I seem to understand the first two.

I checked, and the table corresponding to my first SQL has thousands of regions, so the real concurrency is the default 15.

The second SQL involves two tables, Table A has 6 regions, and Table B has only 2 regions, so is the real maximum parallelism calculated according to the smallest one?

| username: 海石花47 | Original post link

This seems a bit problematic and has me a bit confused. I just tested it,

explain analyze SELECT * FROM ods.tp_pay_order LIMIT 1000000,

and saw the result: “cop_task: {num: 7”, but in the logs: “total token count”=15.

It looks like copTask and total token count are not equivalent?

| username: 人如其名 | Original post link

Parallelism is at the distsql level, and at the distsql level, it is a single table request. That is, each table has a distsql request, and the concurrency of a distsql request is determined by tidb_distsql_scan_concurrency. The total token=2 here is for a single table, either table A or table B.

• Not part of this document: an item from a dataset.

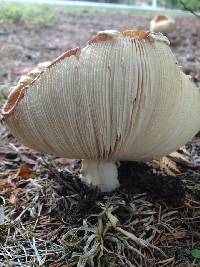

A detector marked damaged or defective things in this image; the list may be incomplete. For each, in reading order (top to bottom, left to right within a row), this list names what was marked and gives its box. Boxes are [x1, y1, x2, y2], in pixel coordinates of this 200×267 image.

torn veil remnant [149, 15, 176, 34]
torn veil remnant [1, 29, 200, 193]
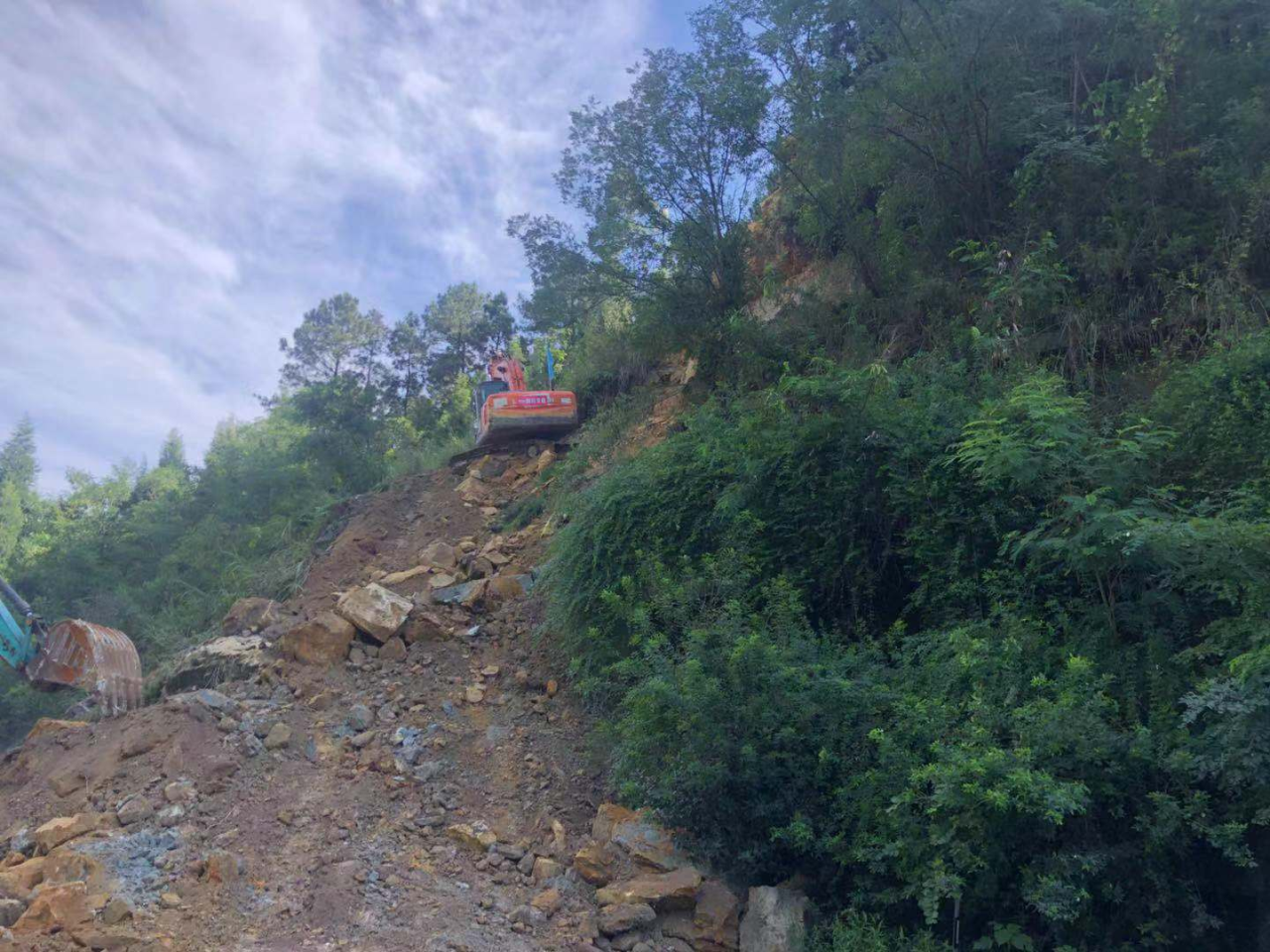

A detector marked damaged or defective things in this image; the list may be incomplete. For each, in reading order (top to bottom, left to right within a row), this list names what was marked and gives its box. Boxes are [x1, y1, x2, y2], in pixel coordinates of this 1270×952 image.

| username: 人如其名 | Original post link

Refer to this.

Your cop_task=7 indicates that TiDB received the 7th response just in time to meet the limit 1000000 condition. After the limit operator meets the requirement, it closes subsequent actions.

| username: 海石花47 | Original post link

Where can I learn about this structure and stuff?

| username: 人如其名 | Original post link

The official blog guides you to take a look at the source code.

| username: system | Original post link

This topic was automatically closed 60 days after the last reply. New replies are no longer allowed.